**Task description:**
Could you print every record exactly as it stands?

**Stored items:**
- - - - - - -
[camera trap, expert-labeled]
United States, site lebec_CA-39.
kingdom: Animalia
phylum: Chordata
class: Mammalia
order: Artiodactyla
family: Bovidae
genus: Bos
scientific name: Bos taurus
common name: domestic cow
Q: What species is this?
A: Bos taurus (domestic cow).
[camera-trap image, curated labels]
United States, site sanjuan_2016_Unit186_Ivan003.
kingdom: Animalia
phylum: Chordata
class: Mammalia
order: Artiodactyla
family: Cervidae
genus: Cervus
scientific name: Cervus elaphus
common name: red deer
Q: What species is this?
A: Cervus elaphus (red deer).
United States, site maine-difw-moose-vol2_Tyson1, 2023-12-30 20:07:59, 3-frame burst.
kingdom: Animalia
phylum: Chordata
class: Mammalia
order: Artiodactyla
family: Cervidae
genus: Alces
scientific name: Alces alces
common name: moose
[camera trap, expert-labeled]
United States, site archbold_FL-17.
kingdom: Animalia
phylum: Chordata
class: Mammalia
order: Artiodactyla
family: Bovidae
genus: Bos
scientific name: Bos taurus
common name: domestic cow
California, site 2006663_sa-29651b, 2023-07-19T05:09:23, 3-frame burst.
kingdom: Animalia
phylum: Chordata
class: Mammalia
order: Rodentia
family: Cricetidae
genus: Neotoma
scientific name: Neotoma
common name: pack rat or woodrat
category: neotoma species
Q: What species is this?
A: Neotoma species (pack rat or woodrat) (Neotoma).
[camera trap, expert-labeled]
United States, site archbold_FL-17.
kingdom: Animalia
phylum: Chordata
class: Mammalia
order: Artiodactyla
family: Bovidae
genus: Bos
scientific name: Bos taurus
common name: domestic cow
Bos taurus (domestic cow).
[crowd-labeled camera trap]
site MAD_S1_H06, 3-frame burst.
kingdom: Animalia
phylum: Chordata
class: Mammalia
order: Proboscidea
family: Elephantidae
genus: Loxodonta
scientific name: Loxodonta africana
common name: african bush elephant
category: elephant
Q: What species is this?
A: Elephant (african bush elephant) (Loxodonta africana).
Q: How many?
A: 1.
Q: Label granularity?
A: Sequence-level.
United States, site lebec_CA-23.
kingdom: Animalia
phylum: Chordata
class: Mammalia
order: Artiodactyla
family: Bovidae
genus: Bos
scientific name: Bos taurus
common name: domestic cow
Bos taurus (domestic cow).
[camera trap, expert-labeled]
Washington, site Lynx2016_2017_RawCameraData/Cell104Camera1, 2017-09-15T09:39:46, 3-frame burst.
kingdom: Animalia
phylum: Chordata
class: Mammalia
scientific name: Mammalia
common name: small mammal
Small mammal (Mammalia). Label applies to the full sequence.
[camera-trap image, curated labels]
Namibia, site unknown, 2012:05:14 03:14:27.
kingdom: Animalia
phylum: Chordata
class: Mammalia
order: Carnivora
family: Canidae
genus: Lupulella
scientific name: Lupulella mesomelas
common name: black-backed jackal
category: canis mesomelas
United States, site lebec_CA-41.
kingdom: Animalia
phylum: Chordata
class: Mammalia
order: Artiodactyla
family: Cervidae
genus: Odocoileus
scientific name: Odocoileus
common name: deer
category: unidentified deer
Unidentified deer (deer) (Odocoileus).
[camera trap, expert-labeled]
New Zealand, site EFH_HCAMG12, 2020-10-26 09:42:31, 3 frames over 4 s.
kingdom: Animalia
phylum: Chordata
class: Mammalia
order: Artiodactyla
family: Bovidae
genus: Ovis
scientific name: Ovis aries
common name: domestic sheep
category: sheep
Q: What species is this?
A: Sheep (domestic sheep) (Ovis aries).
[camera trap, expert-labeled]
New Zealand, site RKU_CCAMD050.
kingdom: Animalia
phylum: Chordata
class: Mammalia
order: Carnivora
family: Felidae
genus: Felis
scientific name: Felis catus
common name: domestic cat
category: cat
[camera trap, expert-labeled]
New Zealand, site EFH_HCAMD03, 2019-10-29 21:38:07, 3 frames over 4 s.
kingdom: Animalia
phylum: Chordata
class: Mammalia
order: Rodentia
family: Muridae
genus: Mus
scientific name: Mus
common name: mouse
- - - - - - -
**Problem solution:**
[camera trap, expert-labeled]
United States, site lebec_CA-39.
kingdom: Animalia
phylum: Chordata
class: Mammalia
order: Artiodactyla
family: Bovidae
genus: Bos
scientific name: Bos taurus
common name: domestic cow
Q: What species is this?
A: Bos taurus (domestic cow).
[camera-trap image, curated labels]
United States, site sanjuan_2016_Unit186_Ivan003.
kingdom: Animalia
phylum: Chordata
class: Mammalia
order: Artiodactyla
family: Cervidae
genus: Cervus
scientific name: Cervus elaphus
common name: red deer
Q: What species is this?
A: Cervus elaphus (red deer).
United States, site maine-difw-moose-vol2_Tyson1, 2023-12-30 20:07:59, 3-frame burst.
kingdom: Animalia
phylum: Chordata
class: Mammalia
order: Artiodactyla
family: Cervidae
genus: Alces
scientific name: Alces alces
common name: moose
[camera trap, expert-labeled]
United States, site archbold_FL-17.
kingdom: Animalia
phylum: Chordata
class: Mammalia
order: Artiodactyla
family: Bovidae
genus: Bos
scientific name: Bos taurus
common name: domestic cow
California, site 2006663_sa-29651b, 2023-07-19T05:09:23, 3-frame burst.
kingdom: Animalia
phylum: Chordata
class: Mammalia
order: Rodentia
family: Cricetidae
genus: Neotoma
scientific name: Neotoma
common name: pack rat or woodrat
category: neotoma species
Q: What species is this?
A: Neotoma species (pack rat or woodrat) (Neotoma).
[camera trap, expert-labeled]
United States, site archbold_FL-17.
kingdom: Animalia
phylum: Chordata
class: Mammalia
order: Artiodactyla
family: Bovidae
genus: Bos
scientific name: Bos taurus
common name: domestic cow
Bos taurus (domestic cow).
[crowd-labeled camera trap]
site MAD_S1_H06, 3-frame burst.
kingdom: Animalia
phylum: Chordata
class: Mammalia
order: Proboscidea
family: Elephantidae
genus: Loxodonta
scientific name: Loxodonta africana
common name: african bush elephant
category: elephant
Q: What species is this?
A: Elephant (african bush elephant) (Loxodonta africana).
Q: How many?
A: 1.
Q: Label granularity?
A: Sequence-level.
United States, site lebec_CA-23.
kingdom: Animalia
phylum: Chordata
class: Mammalia
order: Artiodactyla
family: Bovidae
genus: Bos
scientific name: Bos taurus
common name: domestic cow
Bos taurus (domestic cow).
[camera trap, expert-labeled]
Washington, site Lynx2016_2017_RawCameraData/Cell104Camera1, 2017-09-15T09:39:46, 3-frame burst.
kingdom: Animalia
phylum: Chordata
class: Mammalia
scientific name: Mammalia
common name: small mammal
Small mammal (Mammalia). Label applies to the full sequence.
[camera-trap image, curated labels]
Namibia, site unknown, 2012:05:14 03:14:27.
kingdom: Animalia
phylum: Chordata
class: Mammalia
order: Carnivora
family: Canidae
genus: Lupulella
scientific name: Lupulella mesomelas
common name: black-backed jackal
category: canis mesomelas
United States, site lebec_CA-41.
kingdom: Animalia
phylum: Chordata
class: Mammalia
order: Artiodactyla
family: Cervidae
genus: Odocoileus
scientific name: Odocoileus
common name: deer
category: unidentified deer
Unidentified deer (deer) (Odocoileus).
[camera trap, expert-labeled]
New Zealand, site EFH_HCAMG12, 2020-10-26 09:42:31, 3 frames over 4 s.
kingdom: Animalia
phylum: Chordata
class: Mammalia
order: Artiodactyla
family: Bovidae
genus: Ovis
scientific name: Ovis aries
common name: domestic sheep
category: sheep
Q: What species is this?
A: Sheep (domestic sheep) (Ovis aries).
[camera trap, expert-labeled]
New Zealand, site RKU_CCAMD050.
kingdom: Animalia
phylum: Chordata
class: Mammalia
order: Carnivora
family: Felidae
genus: Felis
scientific name: Felis catus
common name: domestic cat
category: cat
[camera trap, expert-labeled]
New Zealand, site EFH_HCAMD03, 2019-10-29 21:38:07, 3 frames over 4 s.
kingdom: Animalia
phylum: Chordata
class: Mammalia
order: Rodentia
family: Muridae
genus: Mus
scientific name: Mus
common name: mouse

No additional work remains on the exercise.